From Broad Exploration to Stable Synthesis: Entropy-Guided Optimization for Autoregressive Image Generation

arXiv cs.LG / 4/6/2026

💬 OpinionIdeas & Deep AnalysisModels & Research

共有:

Key Points

The paper analyzes how Chain-of-Thought (CoT) exploration and reinforcement learning (RL) optimization interact in autoregressive text-to-image generation, showing exploration expands token space while RL narrows toward high-reward regions.
It finds final reward is strongly negatively correlated with both the mean and variance of image-token entropy, implying that reducing uncertainty/instability is critical for better outcomes.
The authors show that the entropy of the textual CoT meaningfully determines downstream image quality, where lower-entropy CoTs produce better generations.
Based on these insights, they introduce Entropy-Guided Group Relative Policy Optimization (EG-GRPO), which adjusts fine-tuning updates by excluding low-entropy tokens from reward-driven updates and adding an entropy bonus to high-entropy tokens.
Experiments on standard text-to-image benchmarks report state-of-the-art performance for EG-GRPO, indicating improved stability and generation quality through entropy-guided optimization.

Abstract

Combining Chain-of-Thought (CoT) with Reinforcement Learning (RL) improves text-to-image (T2I) generation, yet the underlying interaction between CoT's exploration and RL's optimization remains unclear.

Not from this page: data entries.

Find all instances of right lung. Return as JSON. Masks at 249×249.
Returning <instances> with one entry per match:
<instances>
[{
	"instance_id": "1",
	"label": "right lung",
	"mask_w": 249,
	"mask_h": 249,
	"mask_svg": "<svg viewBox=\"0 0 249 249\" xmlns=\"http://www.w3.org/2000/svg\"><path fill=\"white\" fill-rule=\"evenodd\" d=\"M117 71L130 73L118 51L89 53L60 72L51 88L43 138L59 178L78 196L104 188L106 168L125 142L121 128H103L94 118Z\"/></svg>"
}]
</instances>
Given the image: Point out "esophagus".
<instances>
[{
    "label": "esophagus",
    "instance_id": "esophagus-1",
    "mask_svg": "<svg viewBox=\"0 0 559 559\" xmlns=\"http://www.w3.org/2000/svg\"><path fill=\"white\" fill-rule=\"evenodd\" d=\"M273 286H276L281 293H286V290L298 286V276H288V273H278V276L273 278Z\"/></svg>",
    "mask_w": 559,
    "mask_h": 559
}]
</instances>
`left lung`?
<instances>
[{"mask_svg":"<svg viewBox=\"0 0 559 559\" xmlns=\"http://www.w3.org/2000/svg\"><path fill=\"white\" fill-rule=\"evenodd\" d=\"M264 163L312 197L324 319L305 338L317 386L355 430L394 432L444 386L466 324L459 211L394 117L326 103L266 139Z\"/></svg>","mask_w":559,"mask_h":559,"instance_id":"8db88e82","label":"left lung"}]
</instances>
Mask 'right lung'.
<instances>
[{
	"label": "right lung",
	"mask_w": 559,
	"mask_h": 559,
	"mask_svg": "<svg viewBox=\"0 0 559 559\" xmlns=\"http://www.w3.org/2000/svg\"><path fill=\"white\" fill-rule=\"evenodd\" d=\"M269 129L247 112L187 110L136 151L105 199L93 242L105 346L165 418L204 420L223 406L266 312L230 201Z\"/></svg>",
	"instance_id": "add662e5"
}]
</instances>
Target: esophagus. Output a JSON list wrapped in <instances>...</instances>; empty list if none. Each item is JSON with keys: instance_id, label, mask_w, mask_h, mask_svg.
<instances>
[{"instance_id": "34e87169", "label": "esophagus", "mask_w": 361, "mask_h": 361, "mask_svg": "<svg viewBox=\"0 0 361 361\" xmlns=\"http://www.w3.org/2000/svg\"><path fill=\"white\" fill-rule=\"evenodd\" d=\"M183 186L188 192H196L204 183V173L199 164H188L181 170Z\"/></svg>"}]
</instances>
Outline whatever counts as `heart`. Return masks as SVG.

We present a systematic entropy-based analysis that yields three key insights: (1) CoT expands the generative exploration space, while RL contracts it toward high-reward regions; (2) final reward is strongly negatively correlated with both the mean and variance of image-token entropy, highlighting the need to reduce uncertainty and instability; and (3) the entropy of the textual CoT directly governs downstream image quality, with lower-entropy CoTs leading to better generations. Motivated by these findings, we propose Entropy-Guided Group Relative Policy Optimization (EG-GRPO), a fine-tuning strategy that reallocates optimization budget by uncertainty: low-entropy tokens are excluded from reward-driven updates to preserve stability, while high-entropy tokens receive an entropy bonus that encourages structured exploration without collapse. Experiments on standard T2I benchmarks demonstrate that EG-GRPO achieves state-of-the-art performance.